All our patterns of behavior, inner and outer, including our thoughts, emotions, and our ways of interacting with people, taken as a whole form what we call our personality. Sometimes we may try to hide our real tendencies, to mask our personality. But the reality is that our personality itself is a mask, hiding our true I both from ourselves and from others. Our personality enthralls us, so convincing is it that this is who I am. Yet it is a distraction from our self, from the one who rightly could perceive and act and live our life. Instead we give power to our personality, to our familiar patterns of body, thought, and emotion. We let our personality run our life because we do not look any deeper to see beyond it. We do not even have a conception that there is anything deeper in us. It seems our personality is who we are.

Though we take all our patterns as a whole and call it personality, it is not a whole; it is just a bunch of parts, ways of thinking, feeling, and acting that are so familiar to us that we assume this amorphous collection is who we are. It spins an image, a self-image, which we label with our name and substitute for our real self. Some of these parts have ideals, while others wallow in base motivations. Many even conflict with each other: some parts love to eat, but others feel better when not overweight. So here we are living as our personality, as a mass of pre-programmed patterns, reactions, and contradictions. Its complexity hides its pre-determined nature. Nothing really new enters: this is how we have been, how we are now, and how we will be. That may be comforting, but it is also limiting.

One part of our personality is a story machine. It loves stories. It loves to hear stories, hence the popularity of movies, TV, and novels. It also loves to make up stories and tell them, particularly to ourselves. We have the story of our life, continuously unfolding. Our personality tells us the story of who it thinks we are, recounting our history, narrating our present, and foretelling our probable future. We hear this story over and over and believe it. We want to improve it. After all, it is our very own story. If we can improve the story, we improve ourselves. But we are not any story. We are not the presumed protagonist in the story of our life as told by our personality. That story stands between us and our life.

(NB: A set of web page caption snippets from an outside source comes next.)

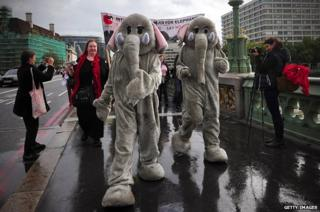 Two protesters in elephant costume march across Westminster Bridge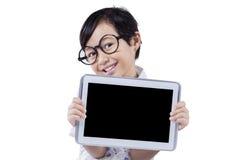 La petite fille tient le comprimé avec l'écran noir Photographie stock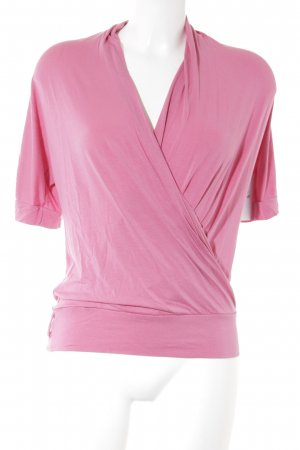 Usha Camisa cruzada rosa look Street-Style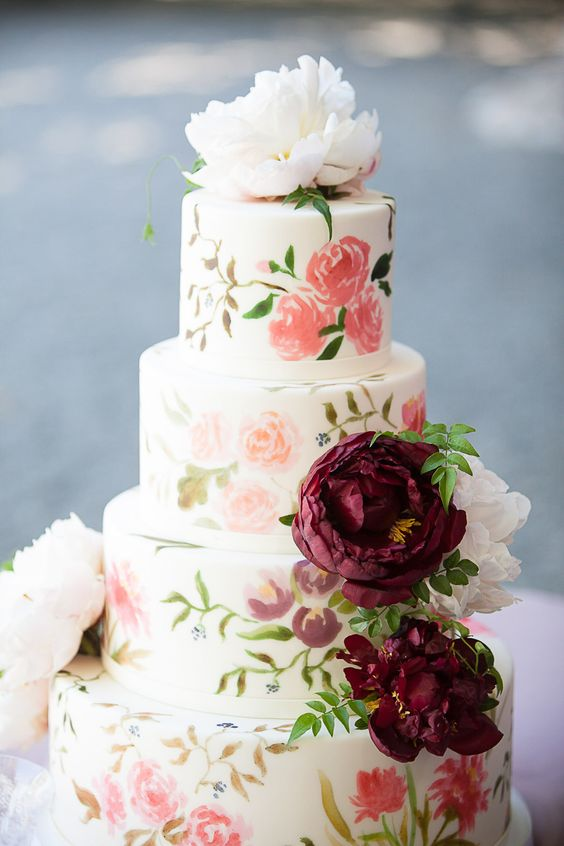 a sweet pastel handpainted wedding cake in various subtle shades with fresh blooms on top is ideal for summer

Another part of our personality is the judge and commentator, evaluating everything and everyone, including ourselves. We hear these judgments and believe we are the judge. We hear our inner comments and believe we are the commentator. But again, this is just the judging, commenting, ruminating machine of our personality. It is not who we are. This machine filters our perceptions and stands between us and our life.

So what then? How to find freedom in the midst of all this? First, we cannot rid ourselves of our personality, nor can we effectively reform it. Freedom on this level does not mean removing or changing our personality, it simply means not being taken by it, not having it drive our life, not believing it is who we are. Furthermore, our personality is a powerful mechanism, with a great deal of knowledge about our world built into it. The question is: does it use us or do we use it?

If we fight it head on, we will not only lose the battle, we will also lose part of ourselves. In the end, we can only just be ourselves, we just allow our personality to produce its thoughts, emotions, reactions, speech, and actions, we allow it to spin our image, to tell us our story, to judge, comment, and ruminate. We relax and let it be and let ourselves be. We do not need to be wary of our personality, our image. But what we do need is to be awake, to be the one who notices, who sees all these happenings inside and outside of us. Then, when necessary, we are able to choose our actions rather than allowing them to be chosen for us by our personality patterns.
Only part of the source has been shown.